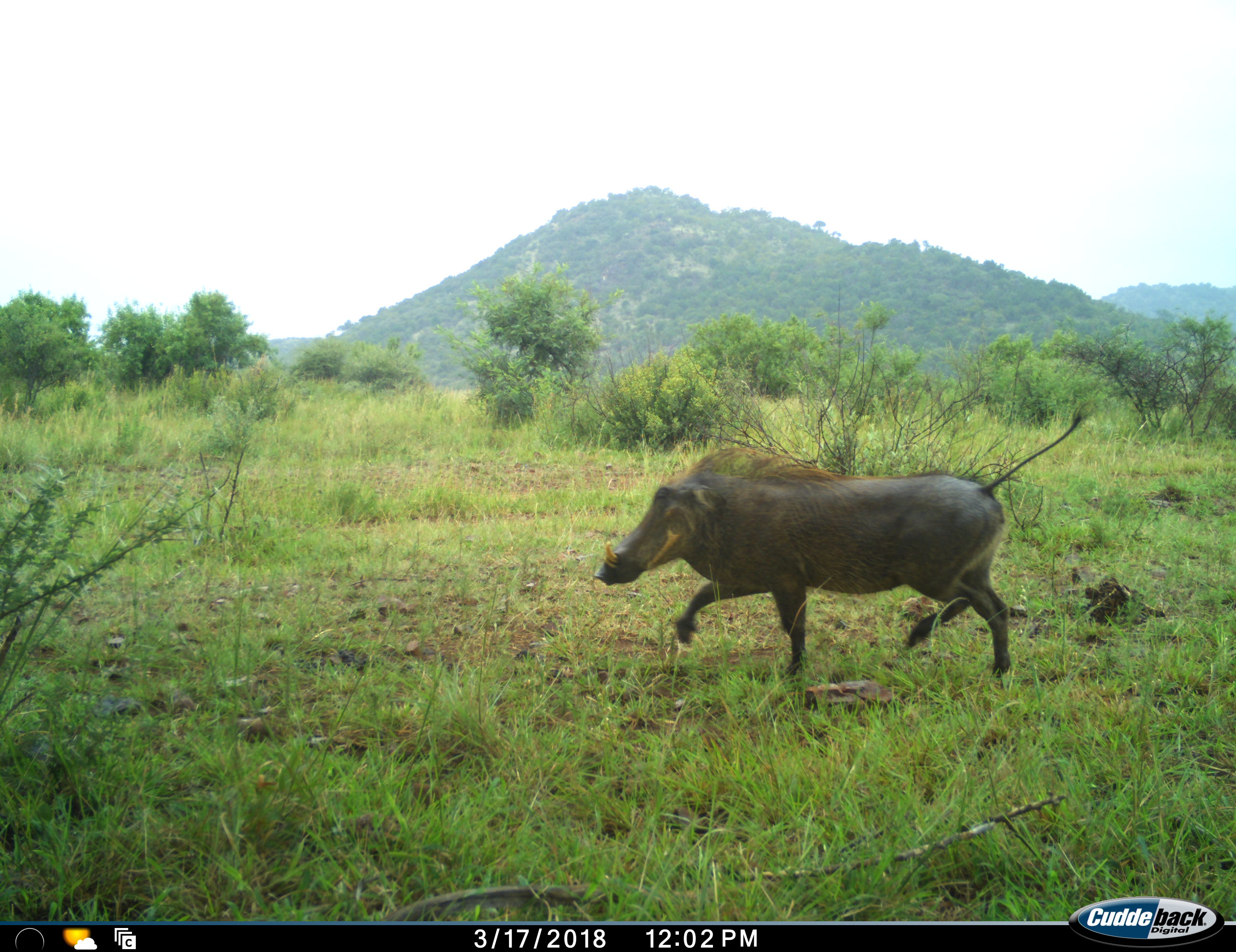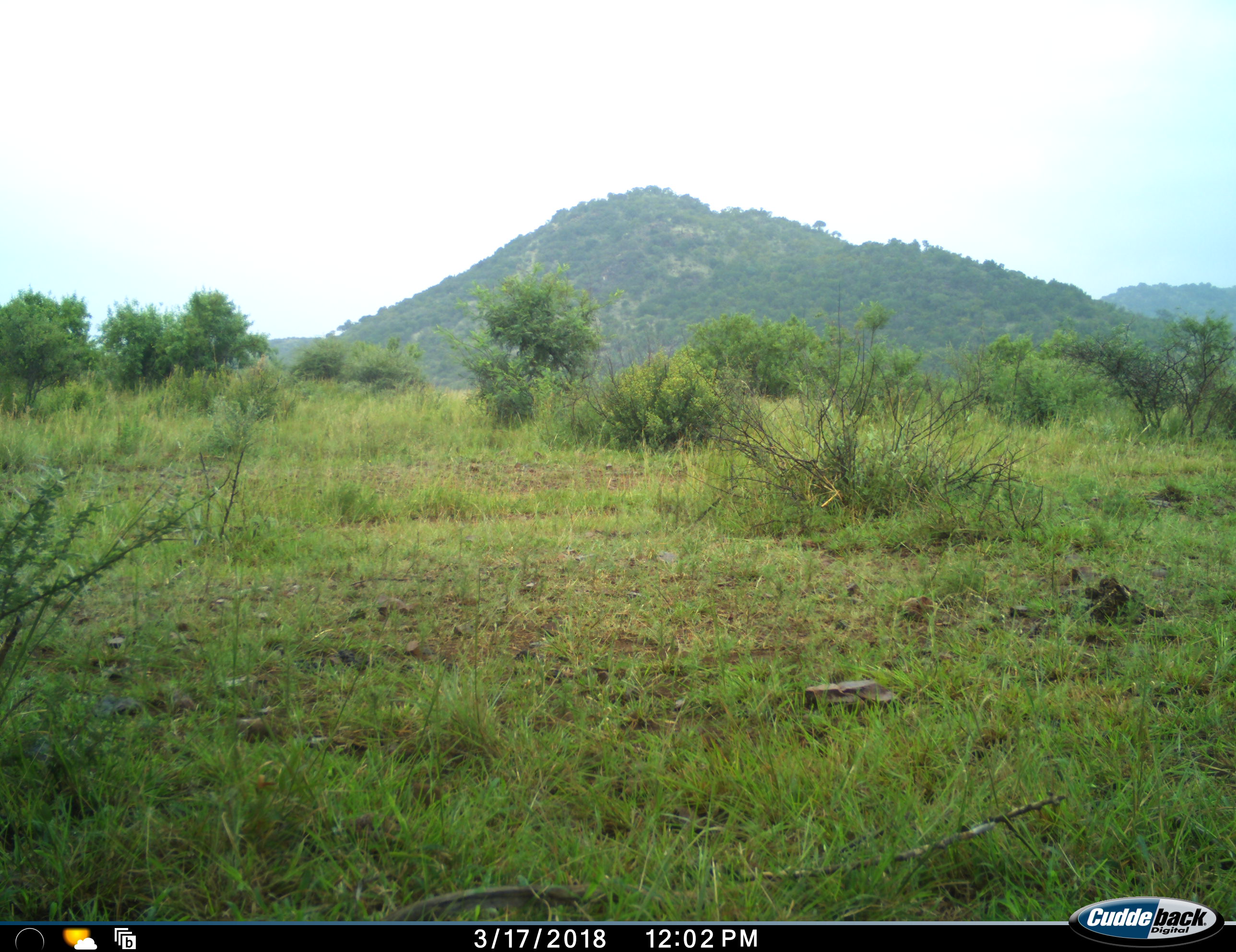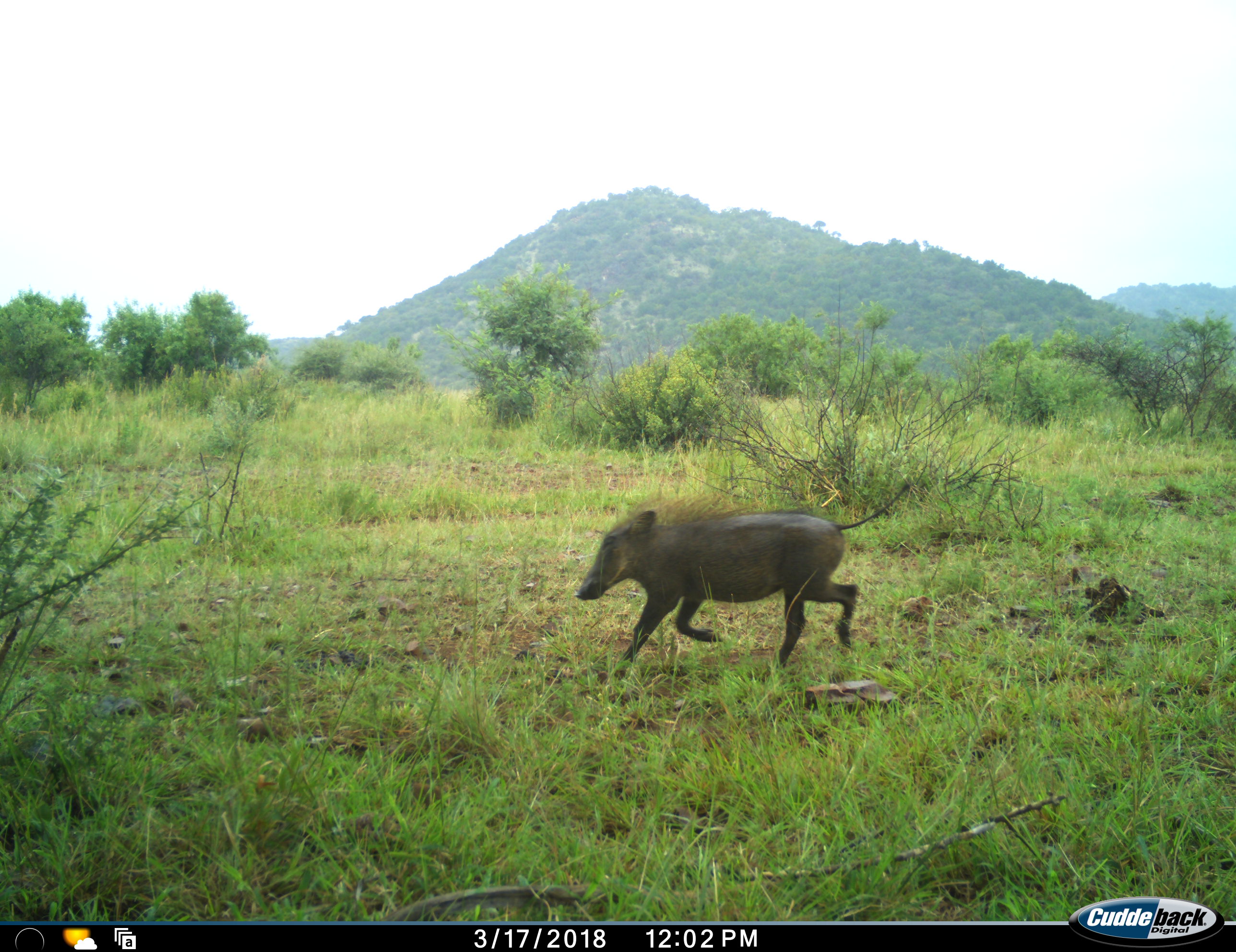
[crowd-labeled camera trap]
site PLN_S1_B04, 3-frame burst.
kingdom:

────────

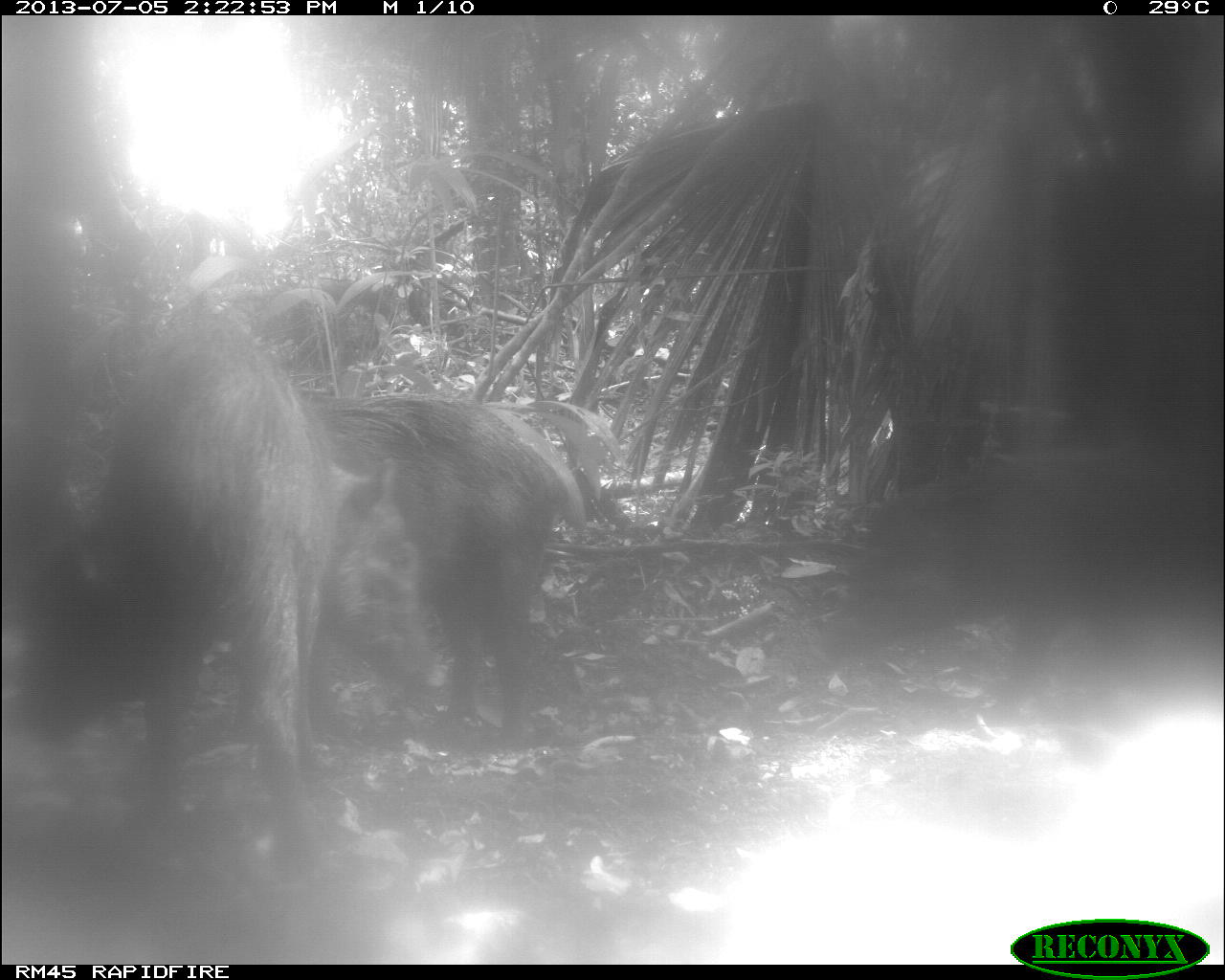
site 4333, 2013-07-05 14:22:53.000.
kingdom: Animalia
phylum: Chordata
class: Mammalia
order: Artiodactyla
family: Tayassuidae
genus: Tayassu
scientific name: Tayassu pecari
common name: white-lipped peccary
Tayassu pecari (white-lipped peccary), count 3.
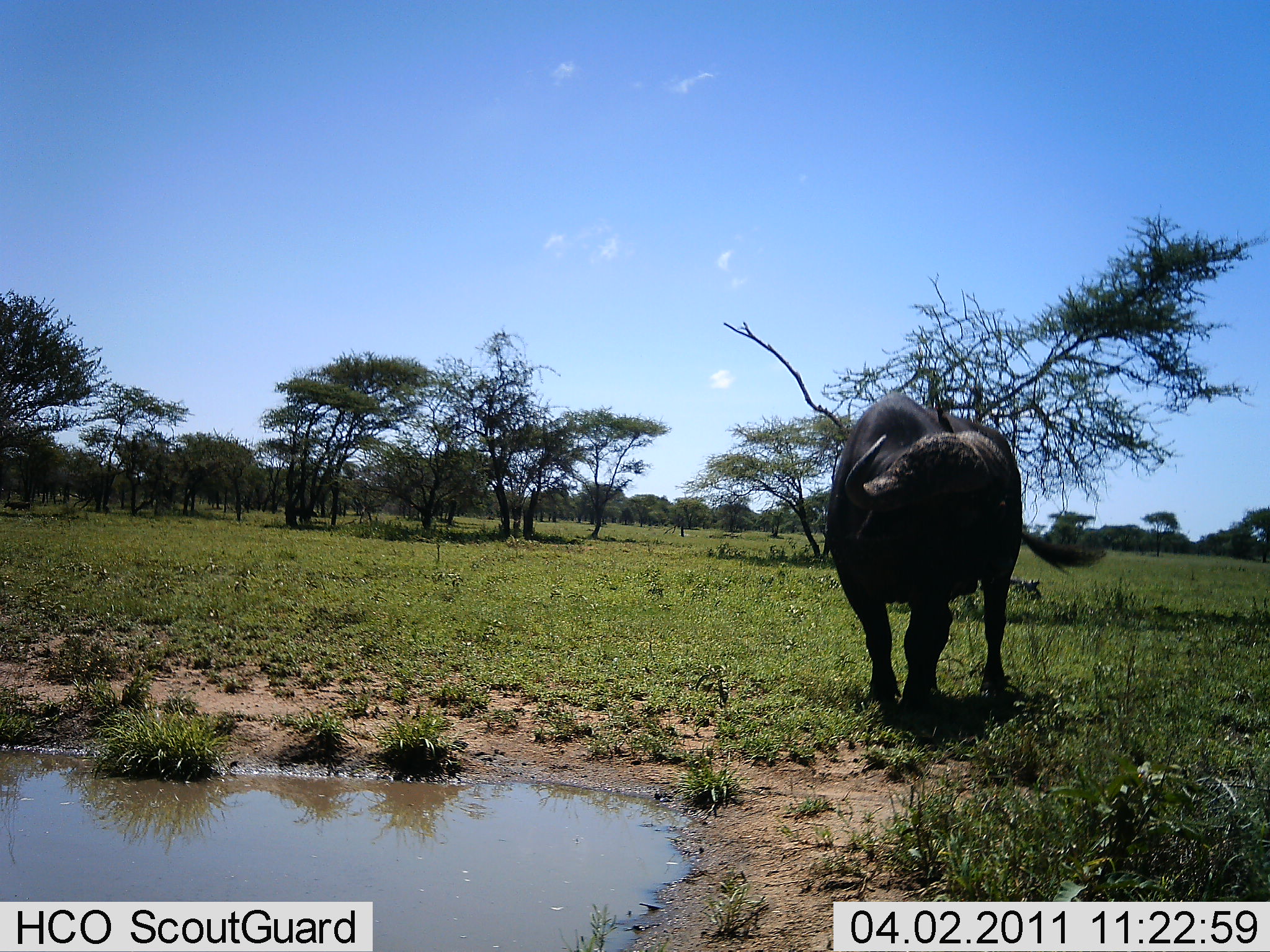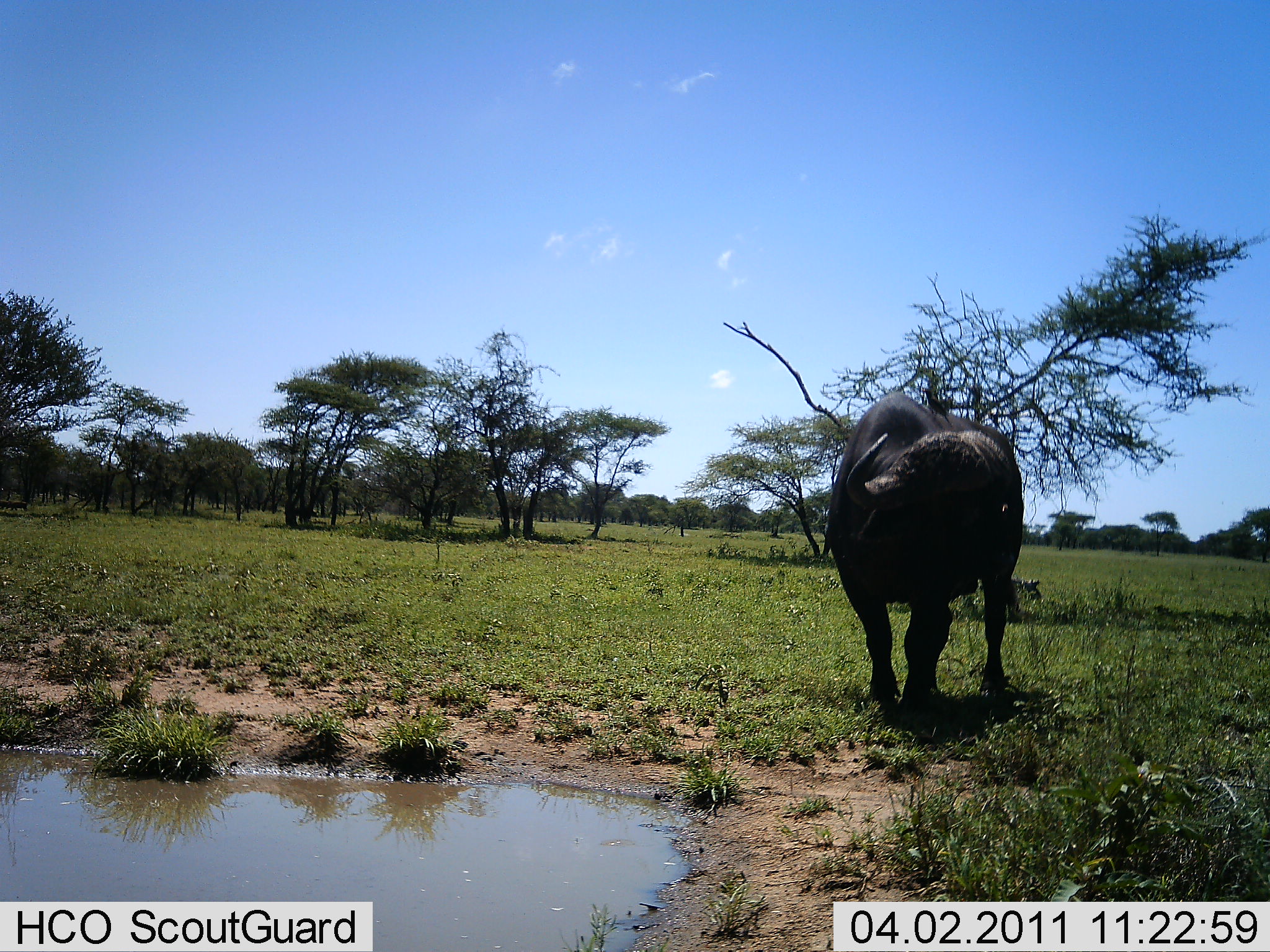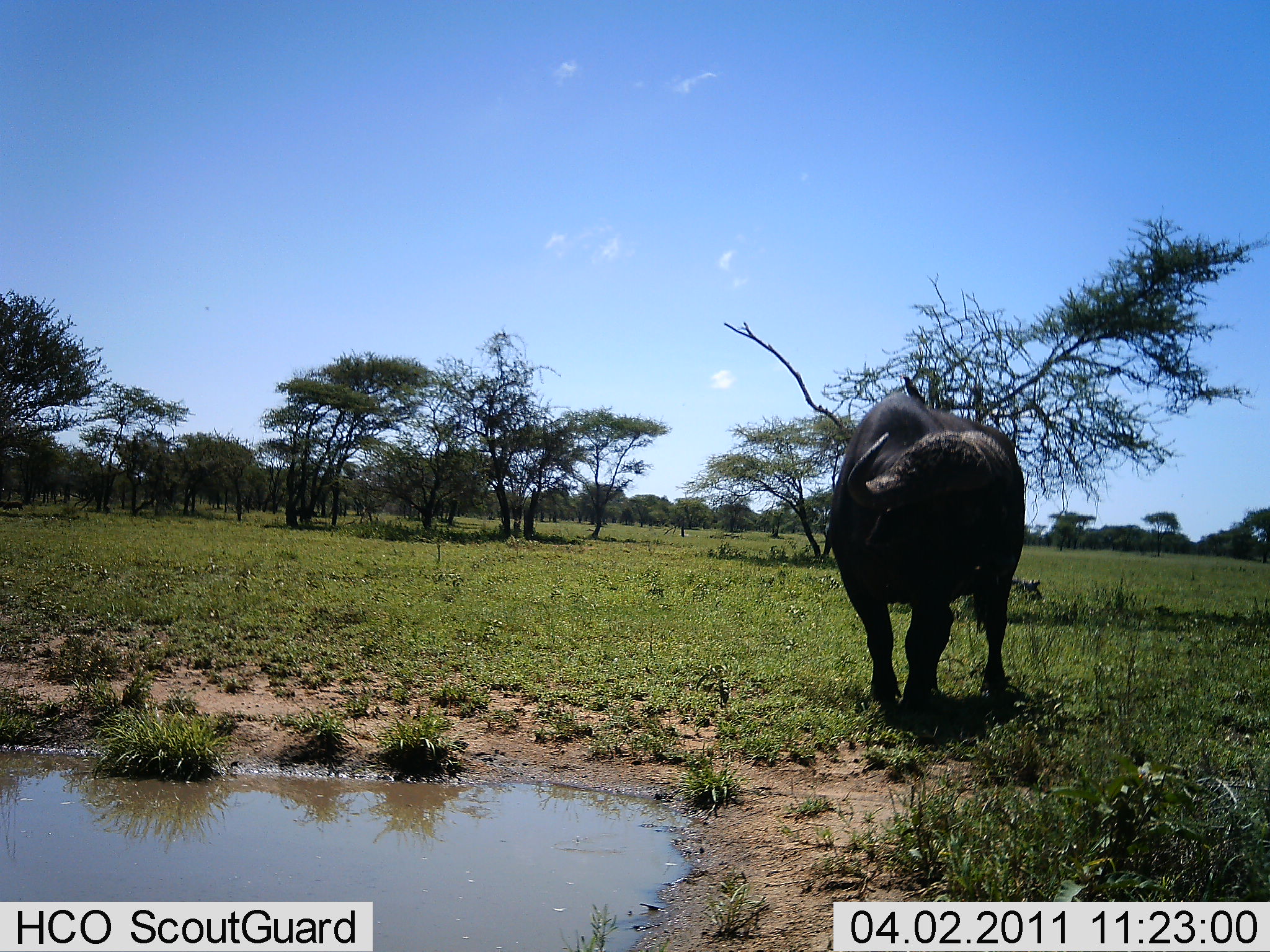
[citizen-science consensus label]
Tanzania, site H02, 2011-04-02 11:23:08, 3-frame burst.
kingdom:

────────

### WHAT IS NEEDED
Copy out all lines above holding "site".

### WRITTEN RESPONSE
site PLN_S1_B04, 3-frame burst.
site 4333, 2013-07-05 14:22:53.000.
Tanzania, site H02, 2011-04-02 11:23:08, 3-frame burst.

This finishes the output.